Front Neurol. 2020 Oct 30:11:593554. doi: 10.3389/fneur.2020.593554. eCollection 2020.


Rett Syndrome (RTT) is a neurodevelopmental disorder caused by loss of function of the transcriptional regulator Methyl-CpG-Binding Protein 2 (MeCP2). In addition to the characteristic loss of hand function and spoken language after the first year of life, people with RTT also have a variety of physiological and autonomic abnormalities including disrupted breathing rhythms characterized by bouts of hyperventilation and an increased frequency of apnea. These breathing abnormalities, that likely involve alterations in both the circuitry underlying respiratory pace making and those underlying breathing response to environmental stimuli, may underlie the sudden unexpected death seen in a significant fraction of people with RTT. In fact, mice lacking MeCP2 function exhibit abnormal breathing rate response to acute hypoxia and maintain a persistently elevated breathing rate rather than showing typical hypoxic ventilatory decline that can be observed among their wild-type littermates.

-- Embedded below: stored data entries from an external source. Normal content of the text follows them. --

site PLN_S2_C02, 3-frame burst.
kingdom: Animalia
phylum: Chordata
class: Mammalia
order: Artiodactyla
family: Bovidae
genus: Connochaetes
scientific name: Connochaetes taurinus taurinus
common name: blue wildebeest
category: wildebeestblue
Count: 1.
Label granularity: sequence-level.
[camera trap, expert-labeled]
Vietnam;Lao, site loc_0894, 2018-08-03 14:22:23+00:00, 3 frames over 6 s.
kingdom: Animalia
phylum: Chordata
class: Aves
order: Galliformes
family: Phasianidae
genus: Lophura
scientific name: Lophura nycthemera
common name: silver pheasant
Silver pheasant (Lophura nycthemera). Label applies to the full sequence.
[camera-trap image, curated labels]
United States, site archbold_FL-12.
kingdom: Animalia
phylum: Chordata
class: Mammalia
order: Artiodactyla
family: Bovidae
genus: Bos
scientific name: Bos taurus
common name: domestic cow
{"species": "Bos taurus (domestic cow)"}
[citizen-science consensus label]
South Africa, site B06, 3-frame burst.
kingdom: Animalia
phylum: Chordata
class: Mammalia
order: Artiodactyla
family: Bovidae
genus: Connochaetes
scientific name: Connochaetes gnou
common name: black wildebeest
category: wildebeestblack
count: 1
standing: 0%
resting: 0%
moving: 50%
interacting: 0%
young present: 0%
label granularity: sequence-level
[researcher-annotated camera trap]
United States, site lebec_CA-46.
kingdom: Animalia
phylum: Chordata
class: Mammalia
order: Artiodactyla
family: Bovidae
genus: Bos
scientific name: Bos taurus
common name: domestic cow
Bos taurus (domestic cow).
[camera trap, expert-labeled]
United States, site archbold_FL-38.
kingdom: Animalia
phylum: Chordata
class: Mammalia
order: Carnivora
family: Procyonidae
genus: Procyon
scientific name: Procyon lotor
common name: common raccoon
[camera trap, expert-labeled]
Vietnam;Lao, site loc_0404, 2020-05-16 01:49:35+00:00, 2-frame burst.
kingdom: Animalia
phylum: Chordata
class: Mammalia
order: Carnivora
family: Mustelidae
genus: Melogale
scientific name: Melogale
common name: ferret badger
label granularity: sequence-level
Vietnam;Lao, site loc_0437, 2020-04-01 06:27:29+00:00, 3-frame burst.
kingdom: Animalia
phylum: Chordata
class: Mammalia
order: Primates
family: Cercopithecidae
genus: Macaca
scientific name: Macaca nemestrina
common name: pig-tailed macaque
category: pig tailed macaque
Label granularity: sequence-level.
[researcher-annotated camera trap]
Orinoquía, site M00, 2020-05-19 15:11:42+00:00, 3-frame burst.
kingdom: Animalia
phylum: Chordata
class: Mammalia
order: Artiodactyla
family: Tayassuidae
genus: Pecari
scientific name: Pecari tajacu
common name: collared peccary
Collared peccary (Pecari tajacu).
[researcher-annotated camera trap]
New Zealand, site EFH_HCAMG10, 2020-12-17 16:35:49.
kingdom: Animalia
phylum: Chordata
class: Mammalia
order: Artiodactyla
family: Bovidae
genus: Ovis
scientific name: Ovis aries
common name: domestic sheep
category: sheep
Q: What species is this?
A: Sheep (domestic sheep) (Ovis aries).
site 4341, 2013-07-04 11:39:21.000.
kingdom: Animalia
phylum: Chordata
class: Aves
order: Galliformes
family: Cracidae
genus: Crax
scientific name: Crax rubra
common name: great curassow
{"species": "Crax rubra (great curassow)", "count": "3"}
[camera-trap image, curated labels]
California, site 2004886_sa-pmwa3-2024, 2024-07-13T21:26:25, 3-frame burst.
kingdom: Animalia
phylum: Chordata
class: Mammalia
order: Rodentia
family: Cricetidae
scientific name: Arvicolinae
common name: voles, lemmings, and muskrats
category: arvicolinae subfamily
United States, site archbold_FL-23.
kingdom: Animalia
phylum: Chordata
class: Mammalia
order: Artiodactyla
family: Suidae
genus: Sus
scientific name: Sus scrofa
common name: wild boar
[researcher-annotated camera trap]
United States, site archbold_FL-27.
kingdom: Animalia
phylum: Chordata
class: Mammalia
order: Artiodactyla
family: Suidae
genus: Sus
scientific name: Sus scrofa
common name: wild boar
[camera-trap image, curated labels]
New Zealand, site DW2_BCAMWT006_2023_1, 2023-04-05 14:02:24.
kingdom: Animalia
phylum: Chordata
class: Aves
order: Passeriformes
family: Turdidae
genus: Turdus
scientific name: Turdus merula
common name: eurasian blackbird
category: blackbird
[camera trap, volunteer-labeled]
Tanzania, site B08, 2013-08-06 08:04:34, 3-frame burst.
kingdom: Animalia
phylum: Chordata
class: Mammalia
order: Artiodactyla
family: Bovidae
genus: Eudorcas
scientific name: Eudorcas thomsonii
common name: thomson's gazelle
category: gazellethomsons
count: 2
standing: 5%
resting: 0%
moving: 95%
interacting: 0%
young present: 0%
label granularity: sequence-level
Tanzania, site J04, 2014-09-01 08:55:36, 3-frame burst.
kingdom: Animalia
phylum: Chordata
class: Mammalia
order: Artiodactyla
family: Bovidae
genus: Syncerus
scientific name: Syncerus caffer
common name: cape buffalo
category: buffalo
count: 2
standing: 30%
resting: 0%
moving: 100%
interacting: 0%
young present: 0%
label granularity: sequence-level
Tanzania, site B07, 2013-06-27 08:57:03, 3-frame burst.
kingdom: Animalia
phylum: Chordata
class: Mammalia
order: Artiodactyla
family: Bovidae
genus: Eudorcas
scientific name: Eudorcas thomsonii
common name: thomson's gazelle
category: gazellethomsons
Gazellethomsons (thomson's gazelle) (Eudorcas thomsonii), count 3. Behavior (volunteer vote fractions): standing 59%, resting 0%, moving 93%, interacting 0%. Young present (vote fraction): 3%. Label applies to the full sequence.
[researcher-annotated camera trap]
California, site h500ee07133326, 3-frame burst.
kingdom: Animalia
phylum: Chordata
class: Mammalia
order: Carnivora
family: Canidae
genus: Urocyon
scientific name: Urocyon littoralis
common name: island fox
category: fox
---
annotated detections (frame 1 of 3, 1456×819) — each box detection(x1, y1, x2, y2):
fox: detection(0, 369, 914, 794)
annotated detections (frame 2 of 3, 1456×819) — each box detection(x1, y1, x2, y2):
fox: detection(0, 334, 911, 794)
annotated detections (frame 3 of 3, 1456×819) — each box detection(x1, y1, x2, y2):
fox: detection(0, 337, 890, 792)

Using genetic and pharmacological tools to better understand the course of this abnormal hypoxic breathing rate response and the neurons driving it, we learned that the abnormal hypoxic breathing response is acquired as the animals mature, and that MeCP2 function is required within excitatory, inhibitory, and modulatory populations for a normal hypoxic breathing rate response. Furthermore, mice lacking MeCP2 exhibit decreased hypoxia-induced neuronal activity within the nucleus tractus solitarius of the dorsal medulla. Overall, these data provide insight into the neurons driving the circuit dysfunction that leads to breathing abnormalities upon loss of MeCP2. The discovery that combined dysfunction across multiple neuronal populations contributes to breathing dysfunction may provide insight into sudden unexpected death in RTT.

Keywords: MeCP2; Rett; biomarker; breathing abnormalities; genetic manipulation; hypoxia; pharmacological manipulation; sudden death.